**Travail demandé:** Dans le texte sur le veau d'or, recopiez mot pour mot le passage situé entre « Au mont Sinaï, 50 » et « l’intermédiaire de Moïse. », ces deux limites comprises.

**Texte de l'exercice:**
Le texte
biblique, à la suite du triste épisode du veau d’or, indique que les enfants
d’Israël se défirent des parures qu’ils avaient reçues au mont Horev,
c'est-à-dire au mont Sinaï, c'est-à-dire lors de l’évènement que nous commémorons
sous le nom de fête de Chavouot.
De quelles
parures s’agit-il, étant entendu que le veau d’or est la partie
« décadence » de ce gigantesque épisode « grandeur et
décadence » de l’Histoire d’Israël, et d’une grande partie de
l’humanité ?
Au mont Sinaï, 50
jours après la sortie d’Egypte, après la libération d’un esclavage de 210 ans,
les hébreux massés au pied de la montagne, reçoivent la Torah. Ils reçoivent,
d’après la tradition orale deux commandements de la Bouche Divine, les deux
premiers de Dix Commandements (« Je suis l’Eternel ton Dieu qui t’ai fait
sortir d’Egypte, de la maison d’esclavage » et « tu n’auras pas
d’autre dieu que moi, tu ne te feras aucune représentation de ce qui est au
ciel, sur la terre ou dans la mer, tu ne te prosterneras pas devant eux et tu
ne les adoreras pas parce que je suis un Dieu jaloux qui conserve la faute des
pères sur quatre générations et qui répand sa bienveillance sur mille
générations pour ceux qui respectent ses commandements »), et le reste du
décalogue, puis le reste de la Torah, avec ses 613 commandements par
l’intermédiaire de Moïse.

**Matériel fourni:**
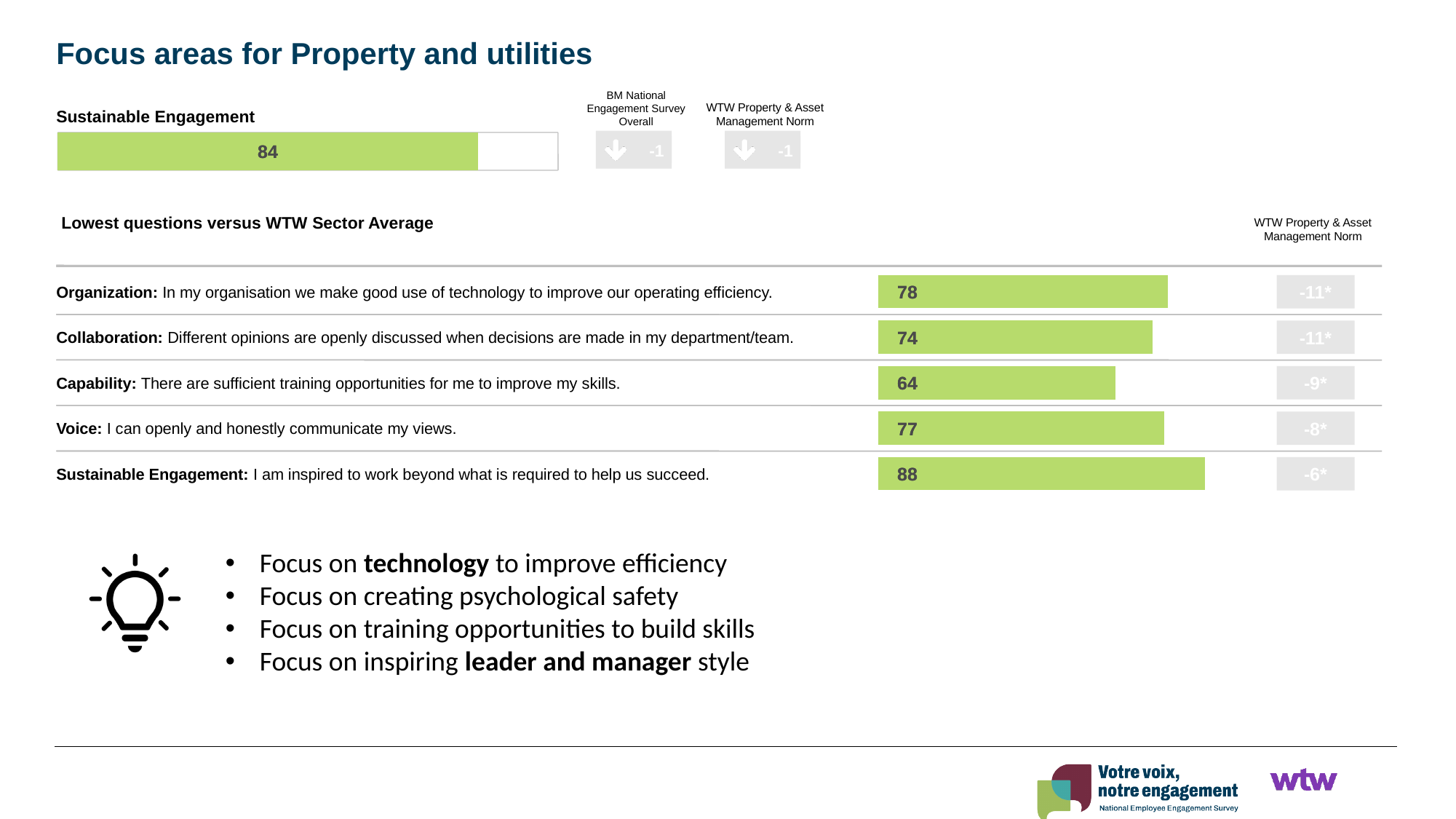
In the 'Sustainable Engagement' bar at the top of the slide, what score is shown? 84 In the 'Sustainable Engagement' bar at the top of the slide, what is the difference shown versus the BM National Engagement Survey Overall? -1 What kind of chart is used in the 'Lowest questions versus WTW Sector Average' section? Bar chart In the 'Lowest questions versus WTW Sector Average' chart, what is the value for the Capability question? 64 In the 'Lowest questions versus WTW Sector Average' chart, which has a higher score, Collaboration or Voice? Voice In the 'Lowest questions versus WTW Sector Average' chart, what is the difference between the Sustainable Engagement score and the Capability score? 24 In the 'Lowest questions versus WTW Sector Average' chart, what is the WTW Property & Asset Management Norm difference shown for the Capability question? -9* In the 'Lowest questions versus WTW Sector Average' chart, how many questions are listed? 5 In the 'Lowest questions versus WTW Sector Average' chart, which question has the highest score? Sustainable Engagement In the 'Lowest questions versus WTW Sector Average' chart, which question has the lowest score? Capability In the 'Lowest questions versus WTW Sector Average' chart, what is the value for the Voice question? 77 In the 'Lowest questions versus WTW Sector Average' chart, what is the value for the Organization question? 78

**Résultat de l'exercice:**
Au mont Sinaï, 50
jours après la sortie d’Egypte, après la libération d’un esclavage de 210 ans,
les hébreux massés au pied de la montagne, reçoivent la Torah. Ils reçoivent,
d’après la tradition orale deux commandements de la Bouche Divine, les deux
premiers de Dix Commandements (« Je suis l’Eternel ton Dieu qui t’ai fait
sortir d’Egypte, de la maison d’esclavage » et « tu n’auras pas
d’autre dieu que moi, tu ne te feras aucune représentation de ce qui est au
ciel, sur la terre ou dans la mer, tu ne te prosterneras pas devant eux et tu
ne les adoreras pas parce que je suis un Dieu jaloux qui conserve la faute des
pères sur quatre générations et qui répand sa bienveillance sur mille
générations pour ceux qui respectent ses commandements »), et le reste du
décalogue, puis le reste de la Torah, avec ses 613 commandements par
l’intermédiaire de Moïse.